The shell is narrow to ovate-fusiform, with a weakly cyrtoconoid spire. The primary spire callus is thick and micro-shagreened, covering all whorls except the tip of the protoconch, making accurate measurements impossible. The secondary callus is thick, strongly micro-shagreened, and matte, merging seamlessly with the parietal callus without a visible border, and nearly reaching the tip of the shell.

The plication plate has up to five ridges separated by grooves, or it may be nearly smooth, while the columella is smooth. The olivoid groove is shallow to very shallow, and the denticle of the outer lip is very short and obtuse.

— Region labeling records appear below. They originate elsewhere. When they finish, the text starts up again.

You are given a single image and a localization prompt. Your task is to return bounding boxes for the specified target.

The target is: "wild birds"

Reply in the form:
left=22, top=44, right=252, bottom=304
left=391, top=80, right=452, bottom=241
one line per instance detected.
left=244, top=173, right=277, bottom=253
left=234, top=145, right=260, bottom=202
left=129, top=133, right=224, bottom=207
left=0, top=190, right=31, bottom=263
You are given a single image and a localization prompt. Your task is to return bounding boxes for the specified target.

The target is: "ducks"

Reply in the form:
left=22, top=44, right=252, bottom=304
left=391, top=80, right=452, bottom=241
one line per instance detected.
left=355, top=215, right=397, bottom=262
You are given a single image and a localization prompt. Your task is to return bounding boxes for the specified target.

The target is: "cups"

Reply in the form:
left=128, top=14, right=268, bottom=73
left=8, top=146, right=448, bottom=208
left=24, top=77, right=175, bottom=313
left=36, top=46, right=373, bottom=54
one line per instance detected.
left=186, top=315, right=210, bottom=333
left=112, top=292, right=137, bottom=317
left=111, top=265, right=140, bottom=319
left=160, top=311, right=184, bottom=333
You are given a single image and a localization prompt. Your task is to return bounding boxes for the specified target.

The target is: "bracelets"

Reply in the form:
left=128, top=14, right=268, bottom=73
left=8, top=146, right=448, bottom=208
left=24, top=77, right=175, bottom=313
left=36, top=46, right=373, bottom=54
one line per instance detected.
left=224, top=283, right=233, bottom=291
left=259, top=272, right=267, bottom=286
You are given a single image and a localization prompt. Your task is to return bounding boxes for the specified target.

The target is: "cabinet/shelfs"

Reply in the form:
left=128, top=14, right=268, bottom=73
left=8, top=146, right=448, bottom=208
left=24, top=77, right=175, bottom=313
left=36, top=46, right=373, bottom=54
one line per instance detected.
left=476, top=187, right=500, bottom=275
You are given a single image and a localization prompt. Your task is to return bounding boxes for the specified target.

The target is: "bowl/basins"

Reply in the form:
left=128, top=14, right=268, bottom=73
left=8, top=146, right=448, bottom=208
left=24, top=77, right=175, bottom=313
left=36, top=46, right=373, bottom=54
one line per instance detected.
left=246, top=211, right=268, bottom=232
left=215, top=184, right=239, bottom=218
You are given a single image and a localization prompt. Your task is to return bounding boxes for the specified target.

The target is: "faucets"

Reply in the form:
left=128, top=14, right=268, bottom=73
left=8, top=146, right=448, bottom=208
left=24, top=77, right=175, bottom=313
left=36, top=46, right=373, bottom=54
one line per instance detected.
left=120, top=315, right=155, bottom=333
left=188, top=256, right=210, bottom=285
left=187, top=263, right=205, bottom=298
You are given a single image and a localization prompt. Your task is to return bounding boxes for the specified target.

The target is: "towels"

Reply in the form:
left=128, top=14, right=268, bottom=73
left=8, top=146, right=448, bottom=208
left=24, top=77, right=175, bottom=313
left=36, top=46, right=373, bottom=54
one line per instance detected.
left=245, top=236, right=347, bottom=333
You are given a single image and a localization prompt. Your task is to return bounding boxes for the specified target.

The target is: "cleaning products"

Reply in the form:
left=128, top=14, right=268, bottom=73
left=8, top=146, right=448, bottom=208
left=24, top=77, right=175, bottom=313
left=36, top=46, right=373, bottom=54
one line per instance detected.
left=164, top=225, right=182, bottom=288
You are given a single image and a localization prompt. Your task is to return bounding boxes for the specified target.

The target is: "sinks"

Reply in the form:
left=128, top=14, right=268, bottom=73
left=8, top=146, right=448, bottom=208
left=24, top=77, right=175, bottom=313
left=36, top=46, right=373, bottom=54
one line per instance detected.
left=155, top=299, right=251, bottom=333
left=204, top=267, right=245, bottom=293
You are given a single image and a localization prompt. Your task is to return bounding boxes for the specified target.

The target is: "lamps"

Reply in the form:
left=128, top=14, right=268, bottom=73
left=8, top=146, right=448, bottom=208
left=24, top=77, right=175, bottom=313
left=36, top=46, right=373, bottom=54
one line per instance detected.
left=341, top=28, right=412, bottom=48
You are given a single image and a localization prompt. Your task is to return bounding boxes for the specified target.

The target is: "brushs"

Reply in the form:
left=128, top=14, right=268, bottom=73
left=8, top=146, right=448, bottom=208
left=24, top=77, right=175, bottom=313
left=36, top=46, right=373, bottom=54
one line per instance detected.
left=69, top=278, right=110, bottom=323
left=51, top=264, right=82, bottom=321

The anterior band is strongly micro-shagreened, with the upper anterior band being very weakly convex and the lower anterior band flat.

The primary callus is orange-brown in the middle, lighter toward the abapical end, and bordered by a very thin, light spiral line. The secondary callus is white. The body whorl cloak is light chestnut, the olivoid band is whitish, the upper anterior band is dark brown, the lower anterior band is creamy, and the plication plate is white.

==Distribution==
The marine species occurs off Japan. Fossils of the lectotype ware found in Pliocene strata of Shito, Japan.